• Problem to solve
Somewhere below are a line with "content: unidentified animal" and a later line with "United States, site lebec_CA-37.". Output exactly those lines and all lines between them.

• Dataset entries
▼▼▼

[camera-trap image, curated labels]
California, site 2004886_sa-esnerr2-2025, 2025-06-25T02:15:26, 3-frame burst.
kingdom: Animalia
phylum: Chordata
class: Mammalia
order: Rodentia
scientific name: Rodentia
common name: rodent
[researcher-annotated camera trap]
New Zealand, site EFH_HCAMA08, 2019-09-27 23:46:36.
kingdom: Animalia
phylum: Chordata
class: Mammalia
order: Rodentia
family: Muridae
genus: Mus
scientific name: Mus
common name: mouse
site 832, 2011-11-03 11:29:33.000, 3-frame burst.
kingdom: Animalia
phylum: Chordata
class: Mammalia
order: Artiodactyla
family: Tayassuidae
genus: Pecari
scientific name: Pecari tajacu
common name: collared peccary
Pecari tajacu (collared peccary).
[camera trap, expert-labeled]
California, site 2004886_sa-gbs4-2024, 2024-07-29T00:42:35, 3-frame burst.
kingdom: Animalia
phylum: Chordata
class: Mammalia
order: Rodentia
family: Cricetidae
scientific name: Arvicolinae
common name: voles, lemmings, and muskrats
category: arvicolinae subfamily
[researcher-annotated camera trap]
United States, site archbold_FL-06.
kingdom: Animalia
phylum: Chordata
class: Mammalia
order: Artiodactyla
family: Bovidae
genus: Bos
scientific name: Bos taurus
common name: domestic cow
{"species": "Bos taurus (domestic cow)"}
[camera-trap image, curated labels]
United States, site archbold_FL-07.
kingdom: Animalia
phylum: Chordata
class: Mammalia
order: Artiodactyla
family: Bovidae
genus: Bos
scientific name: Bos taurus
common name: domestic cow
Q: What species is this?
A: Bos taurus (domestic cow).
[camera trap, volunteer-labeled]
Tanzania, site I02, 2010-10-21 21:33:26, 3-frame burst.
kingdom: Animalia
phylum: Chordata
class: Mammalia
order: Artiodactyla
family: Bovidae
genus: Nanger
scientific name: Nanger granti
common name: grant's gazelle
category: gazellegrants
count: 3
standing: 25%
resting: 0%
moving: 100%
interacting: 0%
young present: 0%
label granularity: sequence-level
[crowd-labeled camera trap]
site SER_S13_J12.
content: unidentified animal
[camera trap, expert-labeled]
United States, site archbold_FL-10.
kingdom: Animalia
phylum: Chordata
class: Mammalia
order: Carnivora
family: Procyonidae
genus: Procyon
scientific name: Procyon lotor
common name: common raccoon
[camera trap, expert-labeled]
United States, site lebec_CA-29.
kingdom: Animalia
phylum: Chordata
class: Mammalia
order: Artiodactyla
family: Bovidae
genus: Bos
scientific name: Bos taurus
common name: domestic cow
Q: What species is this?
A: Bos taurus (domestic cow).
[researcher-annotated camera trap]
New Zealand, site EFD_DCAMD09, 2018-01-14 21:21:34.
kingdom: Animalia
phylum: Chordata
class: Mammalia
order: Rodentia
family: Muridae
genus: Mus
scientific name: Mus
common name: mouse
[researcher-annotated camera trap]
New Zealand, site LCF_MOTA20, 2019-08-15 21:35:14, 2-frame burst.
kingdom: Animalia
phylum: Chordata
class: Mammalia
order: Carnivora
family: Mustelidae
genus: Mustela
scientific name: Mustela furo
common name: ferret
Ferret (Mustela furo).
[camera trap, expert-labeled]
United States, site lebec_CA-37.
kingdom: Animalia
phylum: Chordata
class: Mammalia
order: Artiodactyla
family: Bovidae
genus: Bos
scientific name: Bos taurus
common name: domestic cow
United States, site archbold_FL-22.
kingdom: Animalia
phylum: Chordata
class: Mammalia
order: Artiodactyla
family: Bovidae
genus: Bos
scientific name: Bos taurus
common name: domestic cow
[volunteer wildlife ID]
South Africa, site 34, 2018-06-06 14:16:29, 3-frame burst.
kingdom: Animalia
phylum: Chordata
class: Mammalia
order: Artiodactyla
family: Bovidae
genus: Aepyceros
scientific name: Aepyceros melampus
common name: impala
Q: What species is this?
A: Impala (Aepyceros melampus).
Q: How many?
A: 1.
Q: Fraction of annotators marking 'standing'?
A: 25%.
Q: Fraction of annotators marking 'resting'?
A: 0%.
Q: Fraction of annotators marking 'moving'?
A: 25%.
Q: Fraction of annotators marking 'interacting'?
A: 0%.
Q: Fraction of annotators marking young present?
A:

▲▲▲

• Your response
content: unidentified animal
[camera trap, expert-labeled]
United States, site archbold_FL-10.
kingdom: Animalia
phylum: Chordata
class: Mammalia
order: Carnivora
family: Procyonidae
genus: Procyon
scientific name: Procyon lotor
common name: common raccoon
[camera trap, expert-labeled]
United States, site lebec_CA-29.
kingdom: Animalia
phylum: Chordata
class: Mammalia
order: Artiodactyla
family: Bovidae
genus: Bos
scientific name: Bos taurus
common name: domestic cow
Q: What species is this?
A: Bos taurus (domestic cow).
[researcher-annotated camera trap]
New Zealand, site EFD_DCAMD09, 2018-01-14 21:21:34.
kingdom: Animalia
phylum: Chordata
class: Mammalia
order: Rodentia
family: Muridae
genus: Mus
scientific name: Mus
common name: mouse
[researcher-annotated camera trap]
New Zealand, site LCF_MOTA20, 2019-08-15 21:35:14, 2-frame burst.
kingdom: Animalia
phylum: Chordata
class: Mammalia
order: Carnivora
family: Mustelidae
genus: Mustela
scientific name: Mustela furo
common name: ferret
Ferret (Mustela furo).
[camera trap, expert-labeled]
United States, site lebec_CA-37.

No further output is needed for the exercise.